Show every line of the records below that contains the word "zipper" and reproduce each such line in full. Treat the match as case-sensitive.

- [RECORDS SHOWN]
════════════════════
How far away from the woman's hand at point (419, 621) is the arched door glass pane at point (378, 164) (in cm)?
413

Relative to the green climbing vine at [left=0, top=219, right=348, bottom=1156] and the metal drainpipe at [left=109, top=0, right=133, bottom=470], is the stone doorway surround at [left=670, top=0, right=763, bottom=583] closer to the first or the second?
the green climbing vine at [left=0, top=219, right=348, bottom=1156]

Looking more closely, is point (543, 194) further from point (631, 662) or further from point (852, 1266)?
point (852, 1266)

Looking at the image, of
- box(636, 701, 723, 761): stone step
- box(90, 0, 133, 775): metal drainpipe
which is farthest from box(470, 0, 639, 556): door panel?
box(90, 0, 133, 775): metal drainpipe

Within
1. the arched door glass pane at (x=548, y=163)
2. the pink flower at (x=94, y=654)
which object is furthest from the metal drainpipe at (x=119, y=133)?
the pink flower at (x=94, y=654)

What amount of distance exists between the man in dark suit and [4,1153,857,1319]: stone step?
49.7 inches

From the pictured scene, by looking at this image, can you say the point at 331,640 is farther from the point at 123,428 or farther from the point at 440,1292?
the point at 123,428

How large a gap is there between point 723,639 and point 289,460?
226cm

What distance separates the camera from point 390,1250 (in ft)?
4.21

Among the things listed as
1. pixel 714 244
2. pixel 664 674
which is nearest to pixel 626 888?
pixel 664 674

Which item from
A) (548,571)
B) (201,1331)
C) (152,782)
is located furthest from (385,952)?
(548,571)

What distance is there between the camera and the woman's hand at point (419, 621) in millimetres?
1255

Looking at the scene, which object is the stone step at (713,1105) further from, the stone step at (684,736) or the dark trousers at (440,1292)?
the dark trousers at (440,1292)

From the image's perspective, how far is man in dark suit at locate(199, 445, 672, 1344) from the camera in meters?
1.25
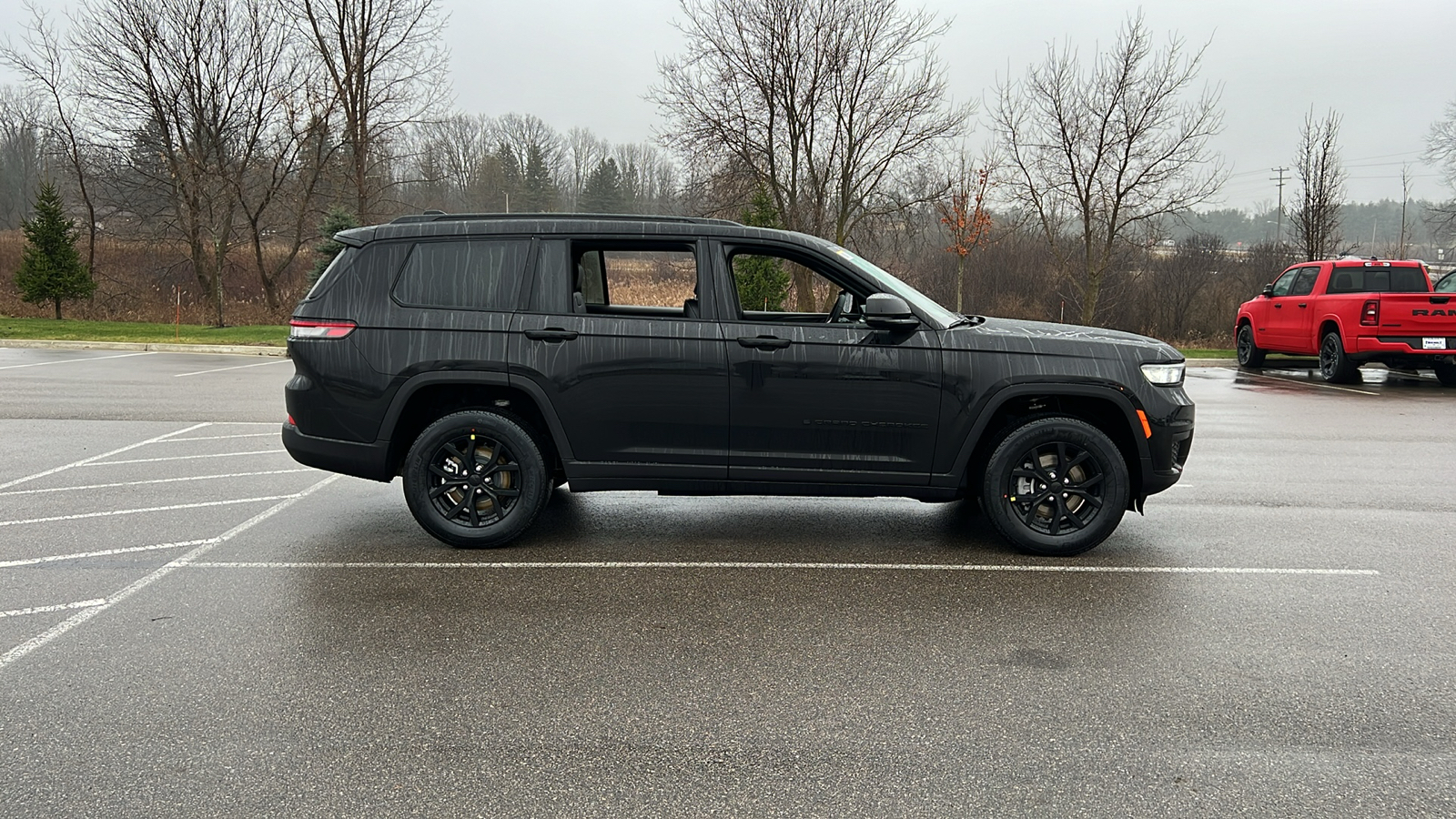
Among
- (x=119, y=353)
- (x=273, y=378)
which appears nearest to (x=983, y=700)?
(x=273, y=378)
════════════════════
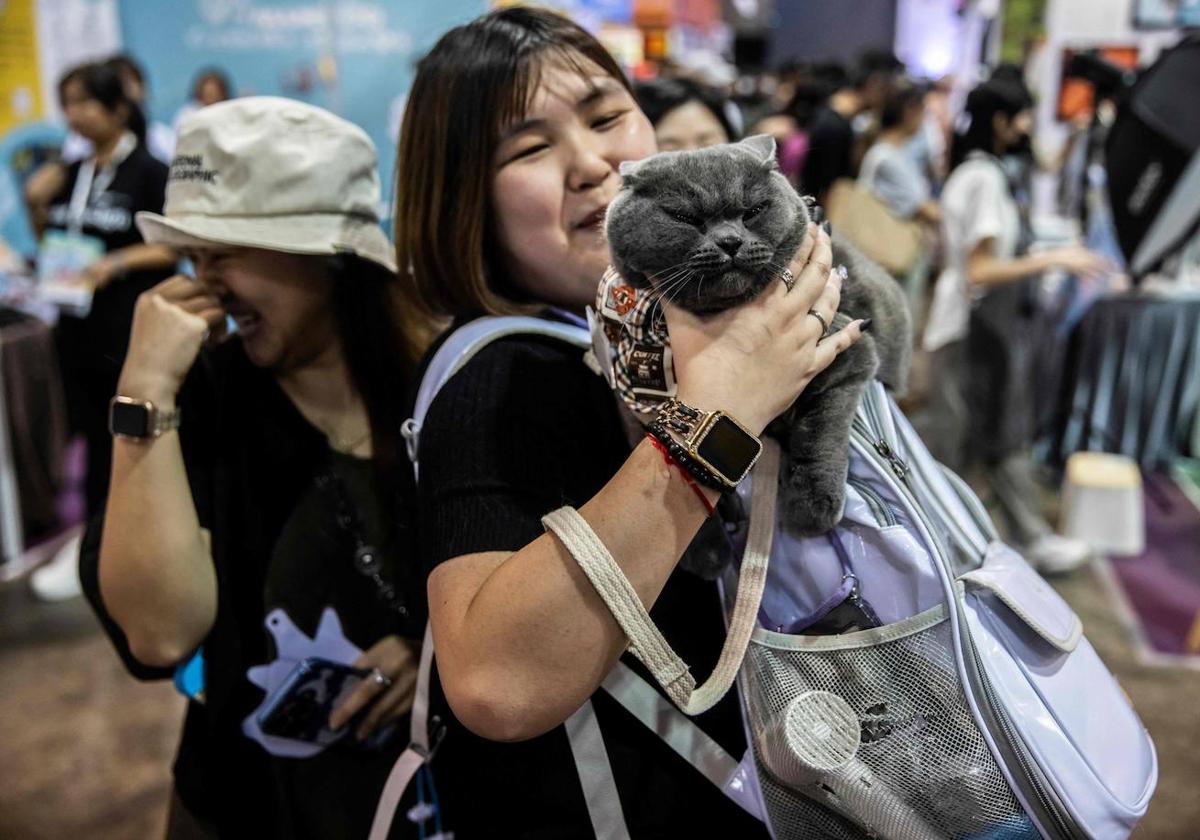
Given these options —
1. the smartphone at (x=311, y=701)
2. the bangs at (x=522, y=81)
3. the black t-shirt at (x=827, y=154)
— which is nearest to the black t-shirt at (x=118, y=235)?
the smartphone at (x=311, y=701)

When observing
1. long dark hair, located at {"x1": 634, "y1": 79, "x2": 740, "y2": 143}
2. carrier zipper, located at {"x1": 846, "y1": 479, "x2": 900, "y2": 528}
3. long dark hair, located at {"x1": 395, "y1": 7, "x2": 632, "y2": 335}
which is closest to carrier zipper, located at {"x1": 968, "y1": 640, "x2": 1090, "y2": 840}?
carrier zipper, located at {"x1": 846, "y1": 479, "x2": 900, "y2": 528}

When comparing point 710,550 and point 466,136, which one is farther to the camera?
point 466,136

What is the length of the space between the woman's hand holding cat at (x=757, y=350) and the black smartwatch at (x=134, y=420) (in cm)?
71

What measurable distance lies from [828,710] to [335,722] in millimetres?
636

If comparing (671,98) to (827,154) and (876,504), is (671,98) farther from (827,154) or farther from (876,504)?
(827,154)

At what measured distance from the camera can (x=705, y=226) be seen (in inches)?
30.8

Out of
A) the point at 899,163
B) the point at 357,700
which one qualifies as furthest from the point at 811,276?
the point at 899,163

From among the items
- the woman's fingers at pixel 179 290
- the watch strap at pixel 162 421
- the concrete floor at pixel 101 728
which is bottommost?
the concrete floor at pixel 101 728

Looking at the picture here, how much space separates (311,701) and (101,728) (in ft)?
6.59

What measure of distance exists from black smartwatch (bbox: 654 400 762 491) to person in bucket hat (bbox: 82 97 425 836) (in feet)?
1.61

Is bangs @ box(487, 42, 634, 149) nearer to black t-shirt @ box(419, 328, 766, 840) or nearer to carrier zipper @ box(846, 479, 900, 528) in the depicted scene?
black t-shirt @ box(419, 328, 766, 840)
════════════════════
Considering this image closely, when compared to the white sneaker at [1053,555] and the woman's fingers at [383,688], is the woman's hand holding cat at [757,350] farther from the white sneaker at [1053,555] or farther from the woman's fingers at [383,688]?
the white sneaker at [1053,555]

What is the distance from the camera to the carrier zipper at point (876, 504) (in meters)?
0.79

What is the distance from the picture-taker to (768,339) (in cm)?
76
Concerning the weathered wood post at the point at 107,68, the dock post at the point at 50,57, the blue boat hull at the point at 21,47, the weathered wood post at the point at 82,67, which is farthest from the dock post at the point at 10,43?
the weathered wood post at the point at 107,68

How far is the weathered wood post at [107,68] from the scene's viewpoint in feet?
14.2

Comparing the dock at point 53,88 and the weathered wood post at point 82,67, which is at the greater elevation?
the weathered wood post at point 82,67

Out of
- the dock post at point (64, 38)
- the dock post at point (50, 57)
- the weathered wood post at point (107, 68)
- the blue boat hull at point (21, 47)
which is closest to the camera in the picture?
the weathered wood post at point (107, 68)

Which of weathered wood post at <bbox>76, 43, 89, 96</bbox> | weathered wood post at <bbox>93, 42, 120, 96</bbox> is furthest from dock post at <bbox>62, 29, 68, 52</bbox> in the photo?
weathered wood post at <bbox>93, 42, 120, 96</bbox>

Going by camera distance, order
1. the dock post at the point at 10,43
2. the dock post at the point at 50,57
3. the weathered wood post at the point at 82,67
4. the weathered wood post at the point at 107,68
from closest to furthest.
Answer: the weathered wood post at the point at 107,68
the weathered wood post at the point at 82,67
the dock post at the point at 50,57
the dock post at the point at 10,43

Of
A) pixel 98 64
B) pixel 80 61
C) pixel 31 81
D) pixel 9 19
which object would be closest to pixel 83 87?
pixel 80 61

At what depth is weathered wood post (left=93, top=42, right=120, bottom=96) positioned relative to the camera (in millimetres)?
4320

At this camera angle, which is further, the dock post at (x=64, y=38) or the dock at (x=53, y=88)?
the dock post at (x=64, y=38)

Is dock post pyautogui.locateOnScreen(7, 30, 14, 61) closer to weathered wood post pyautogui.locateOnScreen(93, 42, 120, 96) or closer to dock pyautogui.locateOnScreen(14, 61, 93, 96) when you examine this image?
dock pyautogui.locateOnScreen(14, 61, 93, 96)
════════════════════
- [RESPONSE]
2. carrier zipper, located at {"x1": 846, "y1": 479, "x2": 900, "y2": 528}
which is closest to carrier zipper, located at {"x1": 968, "y1": 640, "x2": 1090, "y2": 840}?
carrier zipper, located at {"x1": 846, "y1": 479, "x2": 900, "y2": 528}
Is bangs @ box(487, 42, 634, 149) nearer to black t-shirt @ box(419, 328, 766, 840) or nearer to carrier zipper @ box(846, 479, 900, 528) in the depicted scene?
What is the distance from the camera to the carrier zipper at point (876, 504) (in meters)?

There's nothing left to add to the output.